Our relationships with local universities, agricultural research centers, and international polymer scientists bring a steady stream of innovation to the floor. Recent projects have targeted pathway enzymes, temperature-stable plasticizers, and end-of-life chemical recovery. Each R&D project starts with fielded questions from real clients; demand for compostable shrink films or heavy gauge serviceware drives investment beyond the lab bench. The story of PLA doesn’t begin or end at our reactors—its future sits in the hands of application testers, field engineers, and production line workers who keep finding new uses and asking for tougher, clearer, or faster grades.
As material producers, we’re as close to the raw input as anyone in the value chain. Each shuttle tanker of lactic acid, every silo of granulated PLA, and each packed box of filament reminds us that value begins not in abstract future promises but in steadfast day-to-day operation. Our contribution comes through understanding both the chemistry and the practical realities—those early morning calls when a customer mentions a jammed injection line, or the teamwork required during a raw material crunch. PLA’s place among bioplastics isn’t just about molecular makeup; it’s shaped by accountability, adaptability, and a willingness to grow alongside the industries we serve.
Polylactic Acid changed the face of packaging and single-use convenience goods, but its material value keeps evolving.
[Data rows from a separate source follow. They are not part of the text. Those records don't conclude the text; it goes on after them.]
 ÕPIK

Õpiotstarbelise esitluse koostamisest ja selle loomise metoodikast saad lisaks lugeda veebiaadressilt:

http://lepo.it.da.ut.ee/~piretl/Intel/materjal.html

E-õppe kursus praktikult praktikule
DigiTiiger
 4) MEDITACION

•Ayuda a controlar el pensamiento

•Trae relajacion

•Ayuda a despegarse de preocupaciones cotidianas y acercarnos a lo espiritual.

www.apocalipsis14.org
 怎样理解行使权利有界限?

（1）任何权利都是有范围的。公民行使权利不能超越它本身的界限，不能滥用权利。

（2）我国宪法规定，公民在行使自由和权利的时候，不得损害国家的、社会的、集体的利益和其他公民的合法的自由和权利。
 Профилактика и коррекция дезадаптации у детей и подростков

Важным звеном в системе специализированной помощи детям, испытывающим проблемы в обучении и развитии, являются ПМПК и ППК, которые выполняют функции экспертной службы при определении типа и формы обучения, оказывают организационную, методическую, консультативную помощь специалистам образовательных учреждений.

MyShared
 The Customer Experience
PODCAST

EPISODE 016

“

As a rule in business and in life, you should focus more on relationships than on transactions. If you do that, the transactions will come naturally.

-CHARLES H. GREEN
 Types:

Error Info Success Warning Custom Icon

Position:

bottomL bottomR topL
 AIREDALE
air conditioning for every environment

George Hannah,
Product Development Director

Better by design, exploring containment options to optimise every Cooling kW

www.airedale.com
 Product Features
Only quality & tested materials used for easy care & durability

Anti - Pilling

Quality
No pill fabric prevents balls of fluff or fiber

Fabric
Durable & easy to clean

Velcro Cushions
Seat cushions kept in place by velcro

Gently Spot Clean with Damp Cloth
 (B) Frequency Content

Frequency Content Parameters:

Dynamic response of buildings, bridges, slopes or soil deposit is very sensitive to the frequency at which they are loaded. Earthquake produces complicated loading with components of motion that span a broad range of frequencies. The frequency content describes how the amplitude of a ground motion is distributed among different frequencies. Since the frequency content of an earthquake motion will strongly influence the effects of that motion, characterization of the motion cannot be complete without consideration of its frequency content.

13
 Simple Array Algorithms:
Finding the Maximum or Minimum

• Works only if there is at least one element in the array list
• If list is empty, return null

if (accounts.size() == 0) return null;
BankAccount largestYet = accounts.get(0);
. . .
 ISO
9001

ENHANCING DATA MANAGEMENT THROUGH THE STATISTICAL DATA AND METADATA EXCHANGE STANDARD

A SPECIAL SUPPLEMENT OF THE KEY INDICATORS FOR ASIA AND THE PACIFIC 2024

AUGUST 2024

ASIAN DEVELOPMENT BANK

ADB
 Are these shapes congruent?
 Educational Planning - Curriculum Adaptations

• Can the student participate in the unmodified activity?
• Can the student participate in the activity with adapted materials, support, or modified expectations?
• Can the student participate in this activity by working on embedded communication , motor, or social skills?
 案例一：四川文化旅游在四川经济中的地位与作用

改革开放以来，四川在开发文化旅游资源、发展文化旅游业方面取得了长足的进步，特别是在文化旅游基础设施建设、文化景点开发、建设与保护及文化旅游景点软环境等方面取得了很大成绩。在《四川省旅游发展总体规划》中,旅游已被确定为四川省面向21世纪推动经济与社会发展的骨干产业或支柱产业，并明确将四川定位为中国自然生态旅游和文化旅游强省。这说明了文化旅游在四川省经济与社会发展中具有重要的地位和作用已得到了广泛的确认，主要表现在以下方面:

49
From filament for next-generation 3D printers to durable medical trays or high-gloss food wrap, our teams watch each application move from idea to market. These advances stand on the shoulders of every plant worker, lab technician, and field engineer committed to building a responsible supply of bioplastics. Every product tells a story—of environmental ambition, careful science, and the challenges faced when remaking the materials economy. We share pride in delivering PLA that performs where it counts, standing behind each batch as both manufacturer and partner in a rapidly-changing world.